Analysis: SOX whistleblowers open to retaliation

Internal accountants and other corporate employees who report financial wrongdoing at their companies may not be able to count on Sarbanes-Oxley Act "whistleblower" provisions to protect them from retaliation.Although those provisions were inserted into the law by Congress to encourage corporate insiders to step forward and report accounting or securities fraud, a new analysis by researchers at the University of Nebraska College of Law found gaping holes in the SOX whistleblower protections.

Under Section 806 of that law, non-governmental employees were, for the first time, granted federal whistleblower protection for disclosing financial malfeasance that materially affected the stock price of publicly traded companies.

When the law was enacted in 2002, those provisions were hailed as groundbreaking advances in the government's effort to prevent the kind of accounting scandals that led to the collapse of Enron and auditing firm Arthur Andersen.

But during the first three years since the Sarbanes-Oxley Act was enacted, only a handful of the 491 whistleblower complaints of retaliation filed with the government have resulted in rulings favoring the employee, researcher Richard Moberly found.

Of the 361 cases resolved by the Occupational Safety and Health Administration - the federal agency charged with initially investigating such complaints - only 13 decisions went in favor of the complaining whistleblower. Although a number of those decisions were appealed to Labor Department administrative law judges, only 6.5 percent of those whistleblower appeals were successful, Moberly reported.

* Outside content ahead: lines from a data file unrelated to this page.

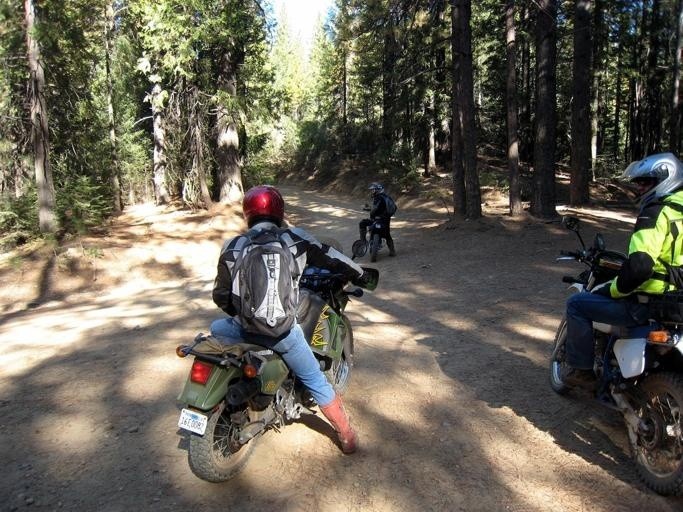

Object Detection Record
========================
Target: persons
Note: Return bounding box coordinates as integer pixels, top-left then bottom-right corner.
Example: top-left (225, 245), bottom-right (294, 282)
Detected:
top-left (553, 149), bottom-right (683, 399)
top-left (206, 185), bottom-right (371, 456)
top-left (356, 181), bottom-right (396, 257)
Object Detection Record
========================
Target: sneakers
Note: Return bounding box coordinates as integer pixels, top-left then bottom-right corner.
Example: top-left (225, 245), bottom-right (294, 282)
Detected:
top-left (561, 367), bottom-right (596, 387)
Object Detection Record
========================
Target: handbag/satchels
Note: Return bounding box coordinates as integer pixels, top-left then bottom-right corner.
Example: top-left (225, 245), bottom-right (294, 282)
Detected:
top-left (381, 194), bottom-right (396, 217)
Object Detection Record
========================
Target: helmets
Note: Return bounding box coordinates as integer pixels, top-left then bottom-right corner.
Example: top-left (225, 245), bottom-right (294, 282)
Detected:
top-left (624, 152), bottom-right (683, 208)
top-left (242, 185), bottom-right (285, 227)
top-left (369, 182), bottom-right (385, 198)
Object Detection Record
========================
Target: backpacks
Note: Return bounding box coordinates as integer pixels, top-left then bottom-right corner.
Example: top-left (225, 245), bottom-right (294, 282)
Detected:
top-left (239, 226), bottom-right (301, 338)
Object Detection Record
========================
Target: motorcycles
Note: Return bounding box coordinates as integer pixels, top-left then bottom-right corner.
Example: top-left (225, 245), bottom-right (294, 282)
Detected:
top-left (350, 203), bottom-right (385, 263)
top-left (175, 253), bottom-right (380, 486)
top-left (549, 214), bottom-right (681, 498)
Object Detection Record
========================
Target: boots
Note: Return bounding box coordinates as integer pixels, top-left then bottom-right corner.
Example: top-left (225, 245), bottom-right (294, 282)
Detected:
top-left (320, 395), bottom-right (357, 453)
top-left (387, 239), bottom-right (395, 256)
top-left (359, 228), bottom-right (366, 240)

Financial whistleblowers whose cases are turned down by ALJs have the option of appealing those decisions to a federal administrative review board, and a number of complainants did so, the analysis said. But the review board has never ruled in favor of a SOX whistleblower, and has, in fact, overturned three of the six cases that ALJs decided in favor of an employee.

WHISTLE WHERE YOU WORK?

Moberly cited the "surprisingly low win rate" in these cases as evidence that "Sarbanes-Oxley fails to protect employee whistleblowers as Congress originally intended."

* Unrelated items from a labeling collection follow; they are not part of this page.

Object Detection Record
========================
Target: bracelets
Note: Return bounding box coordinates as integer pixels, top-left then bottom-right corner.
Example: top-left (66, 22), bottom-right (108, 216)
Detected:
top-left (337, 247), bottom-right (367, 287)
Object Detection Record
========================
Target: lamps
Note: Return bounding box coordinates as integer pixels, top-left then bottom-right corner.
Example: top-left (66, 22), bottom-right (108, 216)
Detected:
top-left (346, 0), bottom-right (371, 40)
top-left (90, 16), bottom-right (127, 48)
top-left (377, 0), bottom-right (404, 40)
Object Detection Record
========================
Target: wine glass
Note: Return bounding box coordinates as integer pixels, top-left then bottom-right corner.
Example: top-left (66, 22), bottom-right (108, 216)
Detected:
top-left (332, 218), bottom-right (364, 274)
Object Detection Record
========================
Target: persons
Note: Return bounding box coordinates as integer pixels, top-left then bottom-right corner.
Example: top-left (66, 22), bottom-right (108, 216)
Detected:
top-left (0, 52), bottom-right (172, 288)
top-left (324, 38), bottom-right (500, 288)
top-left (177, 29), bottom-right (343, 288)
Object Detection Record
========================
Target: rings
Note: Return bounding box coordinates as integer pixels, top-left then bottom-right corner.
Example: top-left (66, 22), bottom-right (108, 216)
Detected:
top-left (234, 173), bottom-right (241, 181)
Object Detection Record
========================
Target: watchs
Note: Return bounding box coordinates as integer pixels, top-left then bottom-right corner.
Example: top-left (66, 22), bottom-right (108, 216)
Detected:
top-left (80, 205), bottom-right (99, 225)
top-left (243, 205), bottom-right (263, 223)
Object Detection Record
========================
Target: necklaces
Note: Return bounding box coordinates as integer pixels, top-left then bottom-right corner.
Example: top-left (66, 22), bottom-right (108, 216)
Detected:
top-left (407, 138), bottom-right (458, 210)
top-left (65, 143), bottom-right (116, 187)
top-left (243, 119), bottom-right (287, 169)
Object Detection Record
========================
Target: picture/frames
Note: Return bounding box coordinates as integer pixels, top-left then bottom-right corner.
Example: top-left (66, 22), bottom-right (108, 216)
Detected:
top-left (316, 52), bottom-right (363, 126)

According to Moberly, this failure of Sarbanes-Oxley will discourage accountants and other corporate financial insiders from reporting accounting fraud in the future.

"Employees will report wrongdoing less frequently unless they are given credible assurances that they are safe from retaliation," the Nebraska law professor said. "Unfortunately, during the first years of its existence, Sarbanes-Oxley has not sufficiently protected whistleblowers, and thus cannot provide such assurances."

Moberly called on Congress to make several legislative changes in SOX to correct the problem, including lengthening the limitations period for retaliation claims by whistleblowers from 90 days to 180 days, and requiring both OSHA and the ALJs to "publicize and report the types of findings they make in order to better inform the public of the limitations of their decision-making."

He also suggested legislation to address "OSHA's apparent misapplication of the act's burden of proof," which makes it difficult for whistleblowers to win cases.

Additionally, he said, "Congress and OSHA could provide employees more influence and participation in the investigative process, enabling OSHA to consider both sides of the dispute more fully."

As an alternative, "Congress could consider removing OSHA as the primary investigator of Sarbanes-Oxley complaints" and allow financial fraud whistleblowers to seek protection directly from the federal courts or the Securities and Exchange Commission.